(begin)

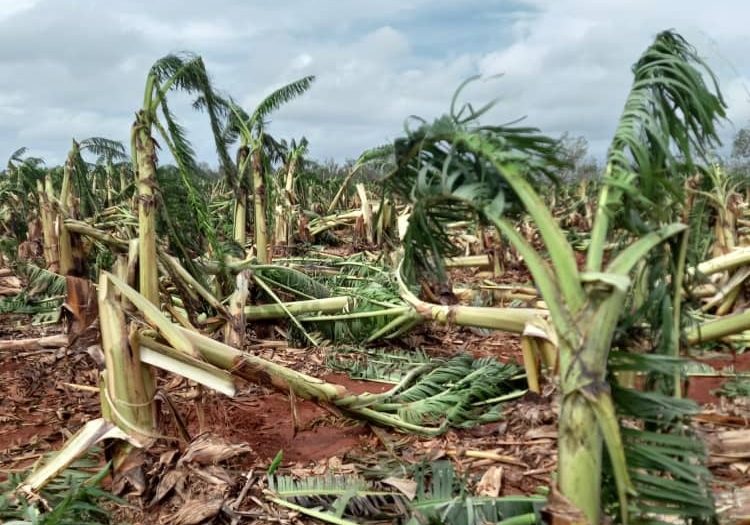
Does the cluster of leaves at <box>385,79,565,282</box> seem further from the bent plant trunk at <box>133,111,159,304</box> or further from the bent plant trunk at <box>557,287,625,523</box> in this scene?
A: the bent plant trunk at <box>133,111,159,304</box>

(end)
(begin)

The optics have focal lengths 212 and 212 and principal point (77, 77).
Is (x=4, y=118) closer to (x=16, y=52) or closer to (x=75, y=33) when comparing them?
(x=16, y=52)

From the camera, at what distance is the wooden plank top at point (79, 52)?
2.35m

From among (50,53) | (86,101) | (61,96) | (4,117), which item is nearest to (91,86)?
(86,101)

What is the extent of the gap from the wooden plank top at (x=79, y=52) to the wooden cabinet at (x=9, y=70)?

(end)

Given instruction: Copy out the lines starting at the one containing "From among (50,53)" and ending at the one containing "What is the", keeping them unchanged.

Output for this task:
From among (50,53) | (86,101) | (61,96) | (4,117), which item is nearest to (91,86)?
(86,101)

What is the extent of the gap from the wooden plank top at (x=79, y=52) to the wooden cabinet at (x=9, y=70)?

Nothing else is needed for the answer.